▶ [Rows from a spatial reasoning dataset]
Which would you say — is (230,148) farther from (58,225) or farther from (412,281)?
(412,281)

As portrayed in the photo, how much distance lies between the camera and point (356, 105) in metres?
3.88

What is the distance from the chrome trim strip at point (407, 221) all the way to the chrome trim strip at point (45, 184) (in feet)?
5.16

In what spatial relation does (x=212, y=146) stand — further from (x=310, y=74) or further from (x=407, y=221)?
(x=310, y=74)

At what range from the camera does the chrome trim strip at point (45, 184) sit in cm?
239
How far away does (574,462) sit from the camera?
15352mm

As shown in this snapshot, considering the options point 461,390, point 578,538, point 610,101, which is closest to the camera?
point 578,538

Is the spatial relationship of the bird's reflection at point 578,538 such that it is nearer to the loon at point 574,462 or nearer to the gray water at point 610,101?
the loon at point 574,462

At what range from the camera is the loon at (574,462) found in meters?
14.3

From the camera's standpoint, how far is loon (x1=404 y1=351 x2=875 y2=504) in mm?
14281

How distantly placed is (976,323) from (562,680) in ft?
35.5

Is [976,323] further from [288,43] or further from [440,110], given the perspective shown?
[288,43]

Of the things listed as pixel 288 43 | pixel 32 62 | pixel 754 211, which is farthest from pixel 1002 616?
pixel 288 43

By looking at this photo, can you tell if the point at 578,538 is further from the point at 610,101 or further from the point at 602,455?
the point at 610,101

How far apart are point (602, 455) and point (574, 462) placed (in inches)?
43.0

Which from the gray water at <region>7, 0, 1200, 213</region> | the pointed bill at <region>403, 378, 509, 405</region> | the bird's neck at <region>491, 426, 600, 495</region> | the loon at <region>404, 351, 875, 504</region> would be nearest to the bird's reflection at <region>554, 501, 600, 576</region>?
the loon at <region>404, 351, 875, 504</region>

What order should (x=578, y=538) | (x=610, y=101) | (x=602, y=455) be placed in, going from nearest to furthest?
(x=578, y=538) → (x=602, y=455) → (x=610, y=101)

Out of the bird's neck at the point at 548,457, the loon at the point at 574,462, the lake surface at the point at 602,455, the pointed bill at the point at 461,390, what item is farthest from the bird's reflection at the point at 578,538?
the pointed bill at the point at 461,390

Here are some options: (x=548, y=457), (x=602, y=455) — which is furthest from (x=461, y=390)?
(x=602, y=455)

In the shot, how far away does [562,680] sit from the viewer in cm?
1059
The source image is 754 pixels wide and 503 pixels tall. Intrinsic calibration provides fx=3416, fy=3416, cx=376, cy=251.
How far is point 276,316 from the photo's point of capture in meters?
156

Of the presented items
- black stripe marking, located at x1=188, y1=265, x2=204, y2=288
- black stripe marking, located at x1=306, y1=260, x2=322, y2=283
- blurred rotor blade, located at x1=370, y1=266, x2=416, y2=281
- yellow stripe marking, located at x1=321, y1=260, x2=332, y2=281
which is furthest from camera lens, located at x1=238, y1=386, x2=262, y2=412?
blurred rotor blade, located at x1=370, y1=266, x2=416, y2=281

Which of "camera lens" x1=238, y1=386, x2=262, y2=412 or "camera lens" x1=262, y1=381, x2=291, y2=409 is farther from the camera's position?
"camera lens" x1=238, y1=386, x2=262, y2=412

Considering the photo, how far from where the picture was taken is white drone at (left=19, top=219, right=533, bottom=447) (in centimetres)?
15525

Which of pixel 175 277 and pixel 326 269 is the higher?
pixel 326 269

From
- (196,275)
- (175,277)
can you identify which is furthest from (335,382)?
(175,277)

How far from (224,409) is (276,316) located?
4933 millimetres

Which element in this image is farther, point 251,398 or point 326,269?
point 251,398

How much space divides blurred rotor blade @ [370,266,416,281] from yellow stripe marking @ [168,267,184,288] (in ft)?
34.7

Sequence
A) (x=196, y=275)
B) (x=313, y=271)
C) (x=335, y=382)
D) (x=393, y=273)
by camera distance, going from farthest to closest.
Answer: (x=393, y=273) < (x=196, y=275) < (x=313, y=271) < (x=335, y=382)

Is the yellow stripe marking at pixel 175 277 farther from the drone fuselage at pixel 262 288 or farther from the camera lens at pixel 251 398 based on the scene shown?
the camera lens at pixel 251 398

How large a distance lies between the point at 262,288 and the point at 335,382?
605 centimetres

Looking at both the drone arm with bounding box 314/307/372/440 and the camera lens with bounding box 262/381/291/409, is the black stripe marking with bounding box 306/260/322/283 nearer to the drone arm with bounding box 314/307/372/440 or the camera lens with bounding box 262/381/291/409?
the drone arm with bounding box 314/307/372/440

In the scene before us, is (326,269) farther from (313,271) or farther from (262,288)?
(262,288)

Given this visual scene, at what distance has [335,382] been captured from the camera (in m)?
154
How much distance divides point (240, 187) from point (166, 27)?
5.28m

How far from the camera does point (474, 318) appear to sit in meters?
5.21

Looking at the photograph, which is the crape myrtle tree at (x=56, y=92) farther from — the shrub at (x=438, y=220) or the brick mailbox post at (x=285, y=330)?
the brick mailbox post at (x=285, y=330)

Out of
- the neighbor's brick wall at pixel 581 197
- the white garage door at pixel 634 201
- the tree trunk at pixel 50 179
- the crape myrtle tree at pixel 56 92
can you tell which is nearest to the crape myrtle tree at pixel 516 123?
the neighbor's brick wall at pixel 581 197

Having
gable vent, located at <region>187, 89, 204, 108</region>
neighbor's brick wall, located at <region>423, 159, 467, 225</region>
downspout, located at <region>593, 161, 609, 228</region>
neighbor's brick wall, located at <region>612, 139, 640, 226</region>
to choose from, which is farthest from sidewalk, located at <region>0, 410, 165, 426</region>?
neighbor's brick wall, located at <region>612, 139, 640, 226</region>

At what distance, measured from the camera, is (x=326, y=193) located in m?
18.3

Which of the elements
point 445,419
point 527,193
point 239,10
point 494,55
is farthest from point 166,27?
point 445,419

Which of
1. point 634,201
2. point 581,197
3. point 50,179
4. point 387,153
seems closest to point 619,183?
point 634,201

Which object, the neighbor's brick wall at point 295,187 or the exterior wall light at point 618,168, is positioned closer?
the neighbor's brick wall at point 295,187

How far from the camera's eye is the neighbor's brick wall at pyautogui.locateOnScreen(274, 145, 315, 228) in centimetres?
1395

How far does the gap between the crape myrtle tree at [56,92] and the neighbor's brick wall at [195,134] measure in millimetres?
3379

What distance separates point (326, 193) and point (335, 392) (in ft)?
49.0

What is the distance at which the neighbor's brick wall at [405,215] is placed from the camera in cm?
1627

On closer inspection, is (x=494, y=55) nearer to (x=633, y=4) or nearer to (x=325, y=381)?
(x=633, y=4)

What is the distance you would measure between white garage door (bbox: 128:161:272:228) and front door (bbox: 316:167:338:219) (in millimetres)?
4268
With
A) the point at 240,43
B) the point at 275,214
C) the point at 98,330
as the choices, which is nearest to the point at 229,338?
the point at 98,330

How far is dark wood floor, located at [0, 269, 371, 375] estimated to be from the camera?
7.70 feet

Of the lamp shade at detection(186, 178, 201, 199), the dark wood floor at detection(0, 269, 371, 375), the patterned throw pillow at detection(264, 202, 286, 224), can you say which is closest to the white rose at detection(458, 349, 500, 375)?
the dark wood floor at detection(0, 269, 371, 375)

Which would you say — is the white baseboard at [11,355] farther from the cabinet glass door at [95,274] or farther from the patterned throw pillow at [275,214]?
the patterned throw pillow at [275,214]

▶ [Task brief]
Reproduce all of the records above, changing every occurrence of "chrome trim strip" to "metal trim strip" and leaving everything else as it is.

▶ [The completed task]
Which would you say — is (230,148) farther from (58,225) or farther from (412,281)?
(412,281)

As portrayed in the photo, how much distance lies between the camera and point (356, 105) in metres?
3.88

What is the distance from the metal trim strip at point (407, 221) all the way to the metal trim strip at point (45, 184) (in feet)?
5.16

In what spatial relation does (x=212, y=146) stand — further from (x=310, y=74) or further from (x=407, y=221)?
(x=310, y=74)

At what range from the camera does the metal trim strip at point (45, 184) sit in cm?
239
How far away does (574,462) sit from the camera?
15352mm

As shown in this snapshot, considering the options point 461,390, point 578,538, point 610,101, which is closest to the camera?
point 578,538

Is the spatial relationship of the bird's reflection at point 578,538 such that it is nearer to the loon at point 574,462 or nearer to the gray water at point 610,101?
the loon at point 574,462

At what range from the camera is the loon at (574,462) found in meters?
14.3

From the camera's standpoint, how far is loon (x1=404 y1=351 x2=875 y2=504) in mm?
14281

How distantly placed is (976,323) from (562,680) in ft?
35.5

Is [976,323] further from [288,43] or further from [440,110], given the perspective shown?
[288,43]

Of the things listed as pixel 288 43 | pixel 32 62 | pixel 754 211, which is farthest from pixel 1002 616?
pixel 288 43

By looking at this photo, can you tell if the point at 578,538 is further from the point at 610,101 or further from the point at 602,455?
the point at 610,101

How far apart are point (602, 455) and point (574, 462) placed (in inches)?
43.0

Which from the gray water at <region>7, 0, 1200, 213</region> | the pointed bill at <region>403, 378, 509, 405</region> | the bird's neck at <region>491, 426, 600, 495</region> | the loon at <region>404, 351, 875, 504</region> would be nearest to the bird's reflection at <region>554, 501, 600, 576</region>?
the loon at <region>404, 351, 875, 504</region>

What order should (x=578, y=538) | (x=610, y=101) | (x=602, y=455) be placed in, going from nearest to furthest?
(x=578, y=538) → (x=602, y=455) → (x=610, y=101)

Out of the bird's neck at the point at 548,457, the loon at the point at 574,462, the lake surface at the point at 602,455, the pointed bill at the point at 461,390, what item is farthest from the bird's reflection at the point at 578,538?
the pointed bill at the point at 461,390

Here are some options: (x=548, y=457), (x=602, y=455) — which is furthest from (x=461, y=390)?
(x=602, y=455)

In the shot, how far away does [562,680] sit from the viewer in cm?
1059
The source image is 754 pixels wide and 503 pixels tall. Intrinsic calibration provides fx=3416, fy=3416, cx=376, cy=251.
How far is point 276,316 from the photo's point of capture in meters?
156

Of the presented items
- black stripe marking, located at x1=188, y1=265, x2=204, y2=288
- black stripe marking, located at x1=306, y1=260, x2=322, y2=283
- blurred rotor blade, located at x1=370, y1=266, x2=416, y2=281
- yellow stripe marking, located at x1=321, y1=260, x2=332, y2=281
which is furthest from camera lens, located at x1=238, y1=386, x2=262, y2=412?
blurred rotor blade, located at x1=370, y1=266, x2=416, y2=281

Which of "camera lens" x1=238, y1=386, x2=262, y2=412 or "camera lens" x1=262, y1=381, x2=291, y2=409 is farther from the camera's position?
"camera lens" x1=238, y1=386, x2=262, y2=412

Considering the photo, how far from where the picture was taken is white drone at (left=19, top=219, right=533, bottom=447) (in centimetres)?
15525

Which of pixel 175 277 and pixel 326 269 is the higher?
pixel 326 269

From
- (196,275)
- (175,277)
can you identify which is furthest from (335,382)?
(175,277)

How far from (224,409) is (276,316) located?
4933 millimetres

Which element in this image is farther, point 251,398 or point 326,269?
point 251,398

How much space divides blurred rotor blade @ [370,266,416,281] from yellow stripe marking @ [168,267,184,288] (in ft)?
34.7

Sequence
A) (x=196, y=275)
B) (x=313, y=271)
C) (x=335, y=382)
D) (x=393, y=273)
by camera distance, going from farthest to closest.
Answer: (x=393, y=273) < (x=196, y=275) < (x=313, y=271) < (x=335, y=382)

Is the yellow stripe marking at pixel 175 277 farther from the drone fuselage at pixel 262 288 or farther from the camera lens at pixel 251 398 based on the scene shown?
the camera lens at pixel 251 398

How large a distance lies between the point at 262,288 and the point at 335,382?
605 centimetres

Looking at both the drone arm with bounding box 314/307/372/440 and the camera lens with bounding box 262/381/291/409, is the black stripe marking with bounding box 306/260/322/283 nearer to the drone arm with bounding box 314/307/372/440 or the camera lens with bounding box 262/381/291/409?
the drone arm with bounding box 314/307/372/440

In the scene before us, is (326,269) farther from (313,271) or farther from (262,288)?
(262,288)

Given this visual scene, at what distance has [335,382] been captured from the camera (in m)?
154
How much distance divides point (240, 187) from point (166, 27)?
5.28m

How far from the camera does point (474, 318) appear to sit in meters?
5.21

Looking at the photograph, which is the crape myrtle tree at (x=56, y=92) farther from — the shrub at (x=438, y=220) or the brick mailbox post at (x=285, y=330)?
the brick mailbox post at (x=285, y=330)

Out of
- the neighbor's brick wall at pixel 581 197
- the white garage door at pixel 634 201
- the tree trunk at pixel 50 179
- the crape myrtle tree at pixel 56 92
can you tell which is nearest to the crape myrtle tree at pixel 516 123?
the neighbor's brick wall at pixel 581 197

Having
gable vent, located at <region>187, 89, 204, 108</region>
neighbor's brick wall, located at <region>423, 159, 467, 225</region>
downspout, located at <region>593, 161, 609, 228</region>
neighbor's brick wall, located at <region>612, 139, 640, 226</region>
to choose from, which is farthest from sidewalk, located at <region>0, 410, 165, 426</region>?
neighbor's brick wall, located at <region>612, 139, 640, 226</region>

At what distance, measured from the camera, is (x=326, y=193) located in m?
18.3

Which of the elements
point 445,419
point 527,193
point 239,10
point 494,55
is farthest from point 166,27?
point 445,419

Which of
1. point 634,201
2. point 581,197
3. point 50,179
4. point 387,153
seems closest to point 619,183?
point 634,201

Which object, the neighbor's brick wall at point 295,187 or the exterior wall light at point 618,168, is positioned closer?
the neighbor's brick wall at point 295,187

How far from the camera's eye is the neighbor's brick wall at pyautogui.locateOnScreen(274, 145, 315, 228) in centimetres?
1395

How far does the gap between the crape myrtle tree at [56,92] and the neighbor's brick wall at [195,134] measure in millimetres?
3379

What distance separates point (326, 193) and point (335, 392) (in ft)?
49.0

What is the distance at which the neighbor's brick wall at [405,215] is placed from the camera in cm?
1627

On closer inspection, is (x=494, y=55) nearer to (x=633, y=4) or nearer to (x=325, y=381)?
(x=633, y=4)

What is the distance you would measure between white garage door (bbox: 128:161:272:228) and front door (bbox: 316:167:338:219) (in millimetres)?
4268
With
A) the point at 240,43
B) the point at 275,214
C) the point at 98,330
as the choices, which is nearest to the point at 229,338?
the point at 98,330

How far is dark wood floor, located at [0, 269, 371, 375] estimated to be from the camera?
7.70 feet

Of the lamp shade at detection(186, 178, 201, 199), the dark wood floor at detection(0, 269, 371, 375), the patterned throw pillow at detection(264, 202, 286, 224), can you say which is closest to the white rose at detection(458, 349, 500, 375)?
the dark wood floor at detection(0, 269, 371, 375)

Which would you say — is the white baseboard at [11,355] farther from the cabinet glass door at [95,274] or farther from the patterned throw pillow at [275,214]?
the patterned throw pillow at [275,214]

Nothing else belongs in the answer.